# Records provided:
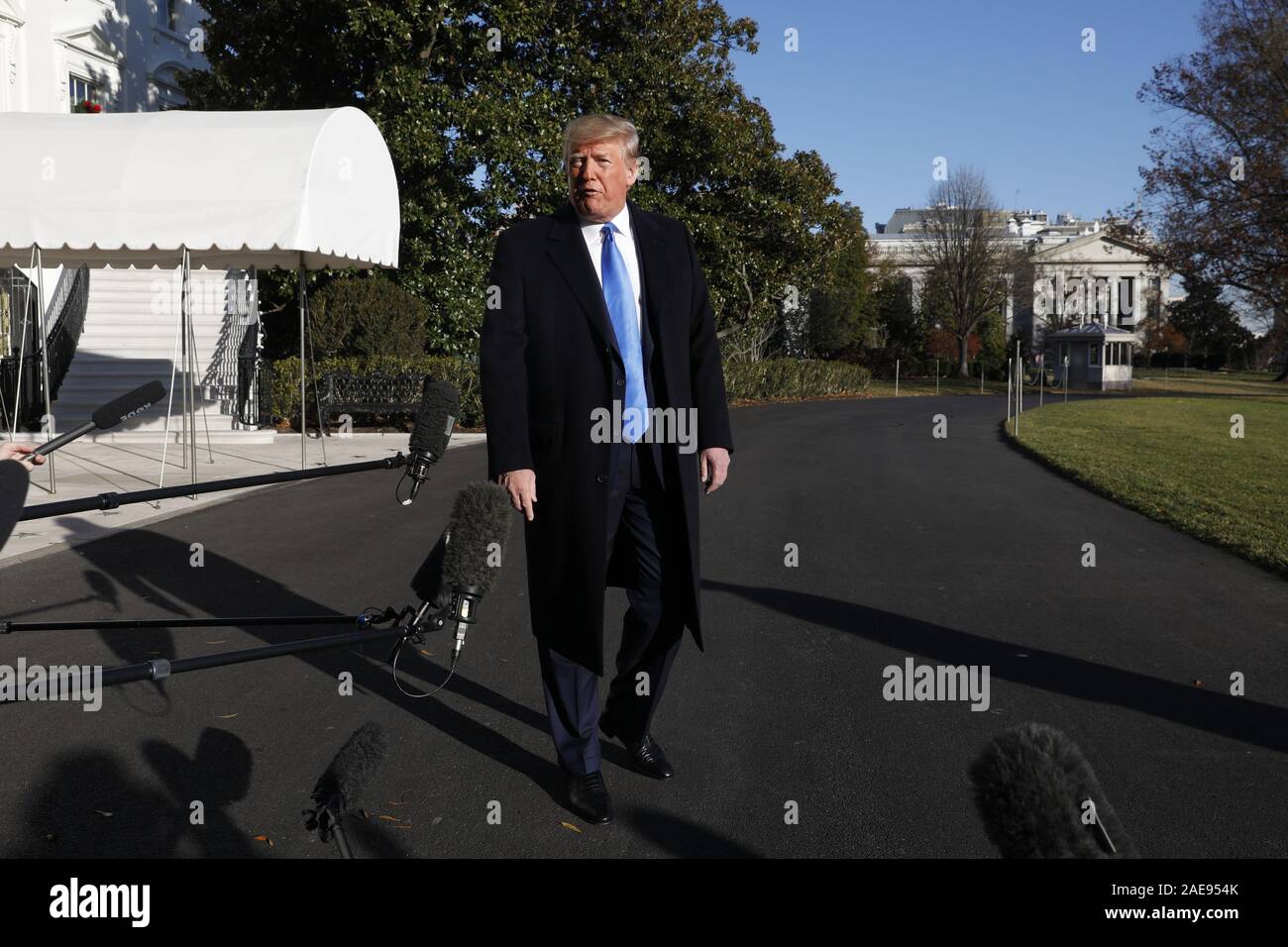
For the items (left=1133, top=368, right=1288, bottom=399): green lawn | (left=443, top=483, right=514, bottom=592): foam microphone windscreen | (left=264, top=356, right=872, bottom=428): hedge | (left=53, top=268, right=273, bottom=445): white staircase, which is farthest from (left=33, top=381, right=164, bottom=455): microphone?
(left=1133, top=368, right=1288, bottom=399): green lawn

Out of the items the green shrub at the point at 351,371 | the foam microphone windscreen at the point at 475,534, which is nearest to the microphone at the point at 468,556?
the foam microphone windscreen at the point at 475,534

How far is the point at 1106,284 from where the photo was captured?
84125mm

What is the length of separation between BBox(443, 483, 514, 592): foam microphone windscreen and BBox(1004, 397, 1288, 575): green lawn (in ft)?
21.5

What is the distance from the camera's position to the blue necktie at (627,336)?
3.78 metres

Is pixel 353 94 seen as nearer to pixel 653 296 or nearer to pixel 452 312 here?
pixel 452 312

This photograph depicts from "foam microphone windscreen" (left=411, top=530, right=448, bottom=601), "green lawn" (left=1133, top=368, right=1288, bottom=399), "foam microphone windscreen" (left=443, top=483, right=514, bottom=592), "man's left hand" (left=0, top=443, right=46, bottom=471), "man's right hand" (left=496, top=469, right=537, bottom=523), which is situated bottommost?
"foam microphone windscreen" (left=411, top=530, right=448, bottom=601)

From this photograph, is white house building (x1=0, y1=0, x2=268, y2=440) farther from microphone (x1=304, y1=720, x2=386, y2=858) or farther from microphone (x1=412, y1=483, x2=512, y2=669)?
microphone (x1=304, y1=720, x2=386, y2=858)

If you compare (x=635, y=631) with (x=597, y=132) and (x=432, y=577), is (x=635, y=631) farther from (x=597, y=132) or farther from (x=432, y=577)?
(x=597, y=132)

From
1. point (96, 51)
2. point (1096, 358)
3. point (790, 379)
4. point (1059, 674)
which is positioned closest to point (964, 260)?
point (1096, 358)

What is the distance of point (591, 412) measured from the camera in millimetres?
3723

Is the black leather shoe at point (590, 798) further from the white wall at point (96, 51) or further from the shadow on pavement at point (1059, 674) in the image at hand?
the white wall at point (96, 51)

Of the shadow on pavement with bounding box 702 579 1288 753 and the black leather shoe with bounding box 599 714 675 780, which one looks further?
the shadow on pavement with bounding box 702 579 1288 753

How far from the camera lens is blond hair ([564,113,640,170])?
365cm
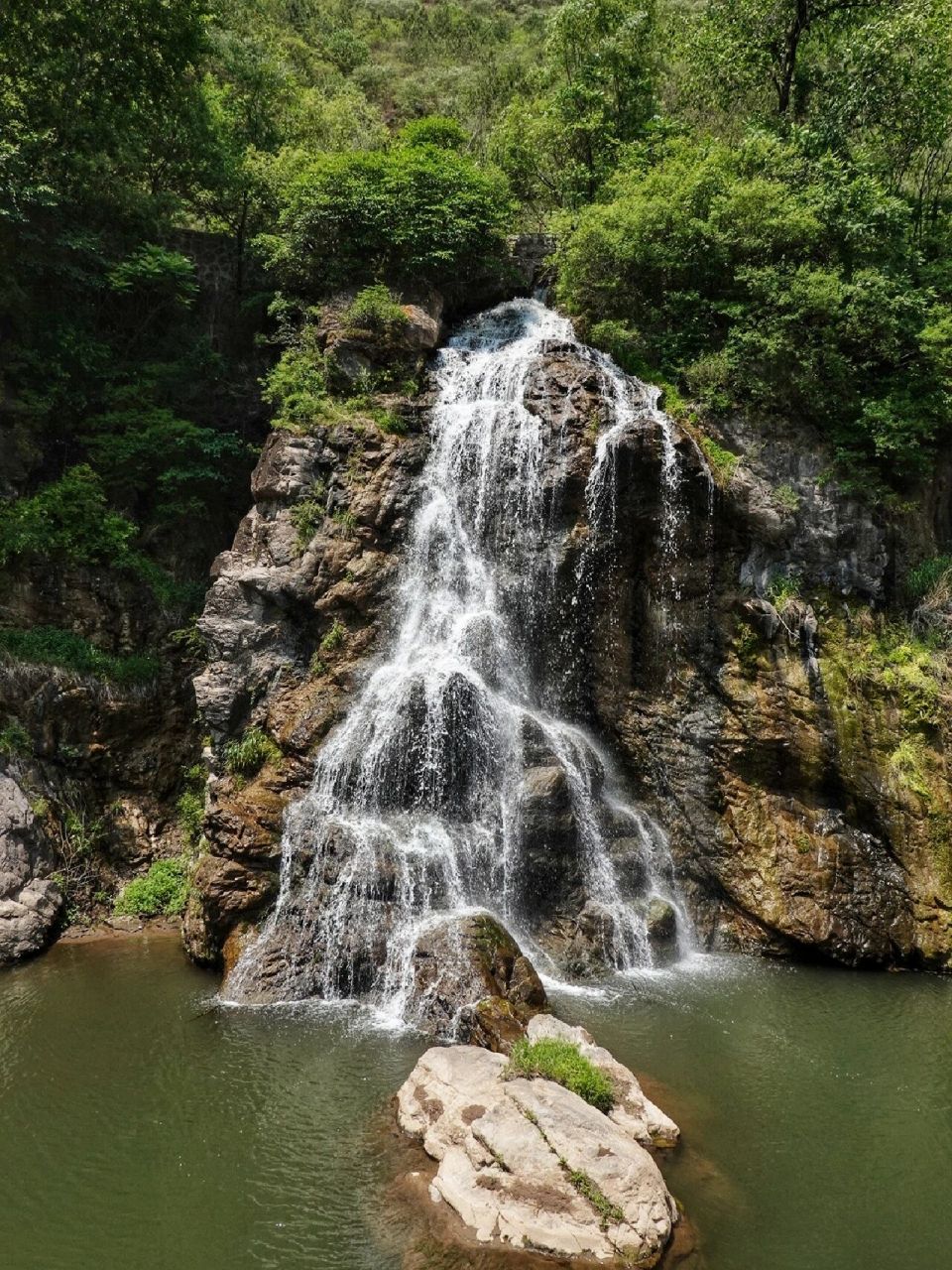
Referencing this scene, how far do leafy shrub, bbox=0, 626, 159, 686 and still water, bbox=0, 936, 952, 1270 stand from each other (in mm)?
5678

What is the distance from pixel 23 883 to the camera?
13195 mm

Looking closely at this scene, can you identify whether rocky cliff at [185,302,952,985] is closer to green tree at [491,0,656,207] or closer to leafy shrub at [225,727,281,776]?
leafy shrub at [225,727,281,776]

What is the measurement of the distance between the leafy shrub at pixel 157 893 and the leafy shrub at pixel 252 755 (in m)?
2.52

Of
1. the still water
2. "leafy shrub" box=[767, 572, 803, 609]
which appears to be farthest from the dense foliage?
the still water

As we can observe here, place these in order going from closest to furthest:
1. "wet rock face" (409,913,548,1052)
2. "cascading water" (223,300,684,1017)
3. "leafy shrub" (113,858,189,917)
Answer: "wet rock face" (409,913,548,1052), "cascading water" (223,300,684,1017), "leafy shrub" (113,858,189,917)

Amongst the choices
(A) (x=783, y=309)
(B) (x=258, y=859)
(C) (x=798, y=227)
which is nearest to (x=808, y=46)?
(C) (x=798, y=227)

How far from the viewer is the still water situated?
678 cm

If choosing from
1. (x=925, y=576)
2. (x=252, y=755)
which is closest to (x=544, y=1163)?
(x=252, y=755)

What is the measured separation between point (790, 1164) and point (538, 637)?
925 cm

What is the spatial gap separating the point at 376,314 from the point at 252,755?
10.2 metres

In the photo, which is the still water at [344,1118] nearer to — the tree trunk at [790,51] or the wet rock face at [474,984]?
the wet rock face at [474,984]

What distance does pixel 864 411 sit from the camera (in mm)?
16297

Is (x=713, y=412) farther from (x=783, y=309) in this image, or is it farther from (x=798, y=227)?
(x=798, y=227)

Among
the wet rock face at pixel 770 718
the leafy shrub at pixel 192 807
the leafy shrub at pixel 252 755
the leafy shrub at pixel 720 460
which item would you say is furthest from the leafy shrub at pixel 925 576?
the leafy shrub at pixel 192 807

# Task instructions:
Write the records out again in full, exactly, and skip every picture.

# Answer for the task:
For the items (left=1133, top=368, right=1288, bottom=399): green lawn | (left=443, top=483, right=514, bottom=592): foam microphone windscreen | (left=264, top=356, right=872, bottom=428): hedge | (left=53, top=268, right=273, bottom=445): white staircase, which is farthest from (left=33, top=381, right=164, bottom=455): microphone?
(left=1133, top=368, right=1288, bottom=399): green lawn

Out of the items the green shrub at the point at 351,371 | the foam microphone windscreen at the point at 475,534, which is nearest to the microphone at the point at 468,556?
the foam microphone windscreen at the point at 475,534

How far is the point at 1106,284 from where the photo was captured?
84125mm

What is the length of separation between BBox(443, 483, 514, 592): foam microphone windscreen and BBox(1004, 397, 1288, 575): green lawn (in ft)?
21.5

What is the distance from the camera's position to the blue necktie at (627,336)?
3.78 metres

Is pixel 353 94 seen as nearer to pixel 653 296 or nearer to pixel 452 312 here?
pixel 452 312

This photograph depicts from "foam microphone windscreen" (left=411, top=530, right=448, bottom=601), "green lawn" (left=1133, top=368, right=1288, bottom=399), "foam microphone windscreen" (left=443, top=483, right=514, bottom=592), "man's left hand" (left=0, top=443, right=46, bottom=471), "man's right hand" (left=496, top=469, right=537, bottom=523), which is situated bottommost?
"foam microphone windscreen" (left=411, top=530, right=448, bottom=601)

From this photograph, is white house building (x1=0, y1=0, x2=268, y2=440) farther from microphone (x1=304, y1=720, x2=386, y2=858) or farther from microphone (x1=412, y1=483, x2=512, y2=669)?
microphone (x1=304, y1=720, x2=386, y2=858)

If you compare (x=635, y=631) with (x=597, y=132) and (x=432, y=577), is (x=635, y=631) farther from (x=597, y=132) or farther from (x=432, y=577)?
(x=597, y=132)

From
1. point (96, 51)
2. point (1096, 358)
3. point (790, 379)
4. point (1059, 674)
which is positioned closest to point (964, 260)?
point (1096, 358)

What is the distance of point (591, 412) measured from the camera in millimetres?
3723

Is the black leather shoe at point (590, 798) further from the white wall at point (96, 51) or further from the shadow on pavement at point (1059, 674) in the image at hand?
the white wall at point (96, 51)

Of the shadow on pavement with bounding box 702 579 1288 753 and the black leather shoe with bounding box 599 714 675 780, which one looks further?
the shadow on pavement with bounding box 702 579 1288 753

How far from the camera lens is blond hair ([564,113,640,170])?
365cm
Referencing this scene, how far do leafy shrub, bbox=0, 626, 159, 686 and still water, bbox=0, 936, 952, 1270 stand from each other (in mm)?
5678

What is the distance from pixel 23 883 to the camera?
13195 mm

Looking closely at this scene, can you identify whether rocky cliff at [185,302,952,985] is closer to green tree at [491,0,656,207] or closer to leafy shrub at [225,727,281,776]?
leafy shrub at [225,727,281,776]

What is the measurement of the distance between the leafy shrub at pixel 157 893 and the leafy shrub at pixel 252 755 (in m)?
2.52

Of
1. the still water
2. "leafy shrub" box=[767, 572, 803, 609]
which appears to be farthest from the dense foliage?
the still water

As we can observe here, place these in order going from closest to furthest:
1. "wet rock face" (409,913,548,1052)
2. "cascading water" (223,300,684,1017)
3. "leafy shrub" (113,858,189,917)
Answer: "wet rock face" (409,913,548,1052), "cascading water" (223,300,684,1017), "leafy shrub" (113,858,189,917)

Amongst the choices
(A) (x=783, y=309)
(B) (x=258, y=859)
(C) (x=798, y=227)
which is nearest to (x=808, y=46)?
(C) (x=798, y=227)

How far from the viewer is the still water situated?
678 cm

If choosing from
1. (x=925, y=576)
2. (x=252, y=755)
which is closest to (x=544, y=1163)?
(x=252, y=755)

What is the measured separation between point (790, 1164) and point (538, 637)?
925 cm

What is the spatial gap separating the point at 376,314 from the point at 252,755?
10.2 metres

In the photo, which is the still water at [344,1118] nearer to — the tree trunk at [790,51] or the wet rock face at [474,984]?
the wet rock face at [474,984]

What distance does pixel 864 411 sit from the camera (in mm)?
16297

Is (x=713, y=412) farther from (x=783, y=309) in this image, or is it farther from (x=798, y=227)?
(x=798, y=227)

Among
the wet rock face at pixel 770 718
the leafy shrub at pixel 192 807
the leafy shrub at pixel 252 755
the leafy shrub at pixel 720 460
which item would you say is furthest from the leafy shrub at pixel 925 576?
the leafy shrub at pixel 192 807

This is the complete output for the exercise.